Lanciata nel 2016 dallo sviluppatore di software Eugen Rochko, Mastodon si descrive come una “piattaforma di social media decentralizzata gratuita e open-source” che mira a essere “una valida alternativa a Twitter“. La piattaforma prende il nome da un parente estinto di mammut ed elefanti (il mastodonte, appunto).

Il suo software è stato sviluppato da Mastodon gGmbH, una società tedesca senza scopo di lucro guidata da Rochko.

Il fatto che sia open source significa che il codice sorgente originale di Mastodon è pubblicamente disponibile e può essere ridistribuito e modificato. Le persone possono contribuire al codice che sta alla base di Mastodon trovando e correggendo bug, aggiungendo nuove funzionalità e traducendo la sua interfaccia in diverse lingue.

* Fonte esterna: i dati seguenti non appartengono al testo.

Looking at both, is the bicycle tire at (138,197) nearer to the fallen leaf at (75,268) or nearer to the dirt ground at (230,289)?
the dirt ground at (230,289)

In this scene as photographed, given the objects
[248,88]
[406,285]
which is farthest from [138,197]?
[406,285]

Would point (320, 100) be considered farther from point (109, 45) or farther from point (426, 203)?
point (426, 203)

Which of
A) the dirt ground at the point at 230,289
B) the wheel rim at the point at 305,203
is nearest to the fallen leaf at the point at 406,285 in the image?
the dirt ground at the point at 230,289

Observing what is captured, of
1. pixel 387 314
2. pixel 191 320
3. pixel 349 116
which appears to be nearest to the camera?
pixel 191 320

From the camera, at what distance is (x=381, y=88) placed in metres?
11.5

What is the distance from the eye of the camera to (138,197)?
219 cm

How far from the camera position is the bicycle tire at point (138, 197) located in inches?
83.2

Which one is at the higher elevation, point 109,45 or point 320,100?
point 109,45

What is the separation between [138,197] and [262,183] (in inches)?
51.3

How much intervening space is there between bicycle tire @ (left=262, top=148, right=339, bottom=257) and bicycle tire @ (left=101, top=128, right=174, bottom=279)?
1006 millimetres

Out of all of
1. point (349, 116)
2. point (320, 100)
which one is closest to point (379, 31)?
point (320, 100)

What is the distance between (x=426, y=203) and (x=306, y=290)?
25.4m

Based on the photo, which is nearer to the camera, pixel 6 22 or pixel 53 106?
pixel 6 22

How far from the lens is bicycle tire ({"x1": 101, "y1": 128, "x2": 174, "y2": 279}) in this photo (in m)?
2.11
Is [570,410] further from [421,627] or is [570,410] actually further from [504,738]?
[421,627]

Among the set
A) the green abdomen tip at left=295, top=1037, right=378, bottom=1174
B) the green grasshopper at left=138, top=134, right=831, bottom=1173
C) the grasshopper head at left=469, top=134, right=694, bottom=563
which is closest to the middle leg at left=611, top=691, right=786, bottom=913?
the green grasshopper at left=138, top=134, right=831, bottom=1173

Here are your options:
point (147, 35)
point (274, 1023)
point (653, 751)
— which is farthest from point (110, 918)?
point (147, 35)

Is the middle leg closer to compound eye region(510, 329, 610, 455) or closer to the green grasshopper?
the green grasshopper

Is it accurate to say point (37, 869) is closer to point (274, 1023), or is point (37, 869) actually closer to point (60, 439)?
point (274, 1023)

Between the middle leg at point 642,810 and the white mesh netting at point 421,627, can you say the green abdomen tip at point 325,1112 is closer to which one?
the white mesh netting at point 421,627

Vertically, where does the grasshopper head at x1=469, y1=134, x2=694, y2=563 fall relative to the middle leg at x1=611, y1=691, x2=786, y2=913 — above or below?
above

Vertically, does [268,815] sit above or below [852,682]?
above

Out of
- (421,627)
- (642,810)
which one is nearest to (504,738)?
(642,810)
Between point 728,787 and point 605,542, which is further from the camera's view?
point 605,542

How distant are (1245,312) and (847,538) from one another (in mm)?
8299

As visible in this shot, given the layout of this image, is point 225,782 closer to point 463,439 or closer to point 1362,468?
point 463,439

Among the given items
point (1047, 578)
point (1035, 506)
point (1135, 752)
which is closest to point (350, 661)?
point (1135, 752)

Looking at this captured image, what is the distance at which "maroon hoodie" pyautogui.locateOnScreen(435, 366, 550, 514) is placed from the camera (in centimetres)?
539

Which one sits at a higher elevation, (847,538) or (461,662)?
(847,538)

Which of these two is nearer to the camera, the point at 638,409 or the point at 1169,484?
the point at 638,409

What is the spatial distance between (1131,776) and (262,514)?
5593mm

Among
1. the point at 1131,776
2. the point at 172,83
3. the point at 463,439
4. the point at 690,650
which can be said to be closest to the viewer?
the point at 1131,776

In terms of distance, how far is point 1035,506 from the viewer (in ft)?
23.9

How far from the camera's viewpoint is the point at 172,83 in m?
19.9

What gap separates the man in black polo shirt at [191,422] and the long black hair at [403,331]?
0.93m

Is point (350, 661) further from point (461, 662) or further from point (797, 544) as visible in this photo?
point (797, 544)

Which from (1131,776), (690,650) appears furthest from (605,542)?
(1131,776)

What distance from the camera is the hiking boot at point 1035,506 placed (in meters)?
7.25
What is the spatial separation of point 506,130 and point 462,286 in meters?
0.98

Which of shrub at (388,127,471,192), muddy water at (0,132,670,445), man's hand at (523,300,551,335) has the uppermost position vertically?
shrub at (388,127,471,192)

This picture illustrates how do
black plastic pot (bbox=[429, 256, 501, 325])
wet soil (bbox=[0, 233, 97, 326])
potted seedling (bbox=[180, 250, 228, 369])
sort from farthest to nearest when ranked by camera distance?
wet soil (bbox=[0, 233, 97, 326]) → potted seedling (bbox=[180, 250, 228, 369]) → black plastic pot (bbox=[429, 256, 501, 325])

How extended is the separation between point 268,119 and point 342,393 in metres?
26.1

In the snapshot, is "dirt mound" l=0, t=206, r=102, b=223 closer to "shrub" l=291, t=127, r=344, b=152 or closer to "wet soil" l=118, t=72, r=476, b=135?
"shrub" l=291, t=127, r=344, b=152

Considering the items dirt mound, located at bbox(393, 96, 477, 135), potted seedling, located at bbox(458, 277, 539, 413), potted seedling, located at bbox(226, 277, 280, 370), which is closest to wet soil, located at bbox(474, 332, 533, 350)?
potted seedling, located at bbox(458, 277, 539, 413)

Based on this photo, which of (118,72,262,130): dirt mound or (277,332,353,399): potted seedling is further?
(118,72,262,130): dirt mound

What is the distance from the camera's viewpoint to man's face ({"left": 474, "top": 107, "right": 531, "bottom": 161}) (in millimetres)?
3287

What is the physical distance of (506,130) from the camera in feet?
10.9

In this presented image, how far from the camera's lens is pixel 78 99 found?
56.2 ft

In teoria, chiunque potrebbe creare la propria versione di Mastodon con regole e regolamenti che si applicherebbero solo a quella versione e dovrebbero essere rispettate dalle persone che utilizzano quella versione.

Questa caratteristica ha però sollevato alcune questioni: i social network di destra Gab e Truth Social hanno utilizzato come base per la propria piattaforma il codice di Mastodon, e l’azienda si è (inutilmente) opposta. La piattaforma di Eugen Rochko ha riconosciuto che essere libero e open source significa rinunciare alla possibilità di scegliere chi può usarlo.

La piattaforma può essere utilizzata attraverso un browser web o attraverso le sue applicazioni per iPhone e dispositivi Android, ma sono già state sviluppate almeno 20 applicazioni di terze parti per accedere a Mastodon.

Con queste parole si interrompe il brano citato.